E depois dessa (ufa!) longa e tortuosa estrada, repleta de altos e baixos, eis que chegamos a Sonic Racing: CrossWorlds, o jogo que é talvez a melhor incursão até então proporcionada pela Sega a uma de suas IPs mais icônicas. E por quê? Continue lendo para entender.

HUMILDADE, CRIATIVIDADE E APRENDIZADO COM OS PRÓPRIOS ERROS

SEGA / Divulgação

Desde que iniciou o movimento para promover o atual jogo de corrida do velocista azul, a Sega não escondeu o quanto estava investindo pesado para se diferenciar de inúmeras maneiras do principal jogo concorrente do segmento a ser batido e conquistar o público de qualquer maneira.
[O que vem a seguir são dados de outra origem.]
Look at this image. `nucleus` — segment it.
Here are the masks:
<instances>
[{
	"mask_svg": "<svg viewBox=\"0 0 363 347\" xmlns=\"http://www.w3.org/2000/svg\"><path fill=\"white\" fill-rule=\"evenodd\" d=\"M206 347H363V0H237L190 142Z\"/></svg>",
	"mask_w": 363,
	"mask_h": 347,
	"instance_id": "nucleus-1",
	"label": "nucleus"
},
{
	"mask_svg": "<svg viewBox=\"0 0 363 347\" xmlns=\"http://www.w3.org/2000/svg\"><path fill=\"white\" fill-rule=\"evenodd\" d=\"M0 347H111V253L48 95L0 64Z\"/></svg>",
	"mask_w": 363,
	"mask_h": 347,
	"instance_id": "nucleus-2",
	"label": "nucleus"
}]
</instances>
Entre algumas das estratégias para conseguir tais feitos, o time liderado por Takashi Iizuka, reconheceu primeiro que enquanto a Big N iria focar em um jogo que misturasse corrida e mundo aberto através de Mario Kart World, o Sonic Team iria se voltar para a jogabilidade arcade, e para isso convidou para participar do projeto alguns dos melhores profissionais da casa por trás de jogos de corrida consolidados da Sega, com direito a teste de rede aberto gratuito ao público para ajustes de acordo com o feedback da comunidade de jogadores.

Uma das outra táticas que trouxe diferencial ao produto é a possibilidade de Cross-plataform, onde em partidas online os jogadores poderiam disputar entre si de diferentes plataformas, numa democratização do acesso ao jogo que demarca uma clara contraposição à exclusividade de plataforma presente em Mario Kart.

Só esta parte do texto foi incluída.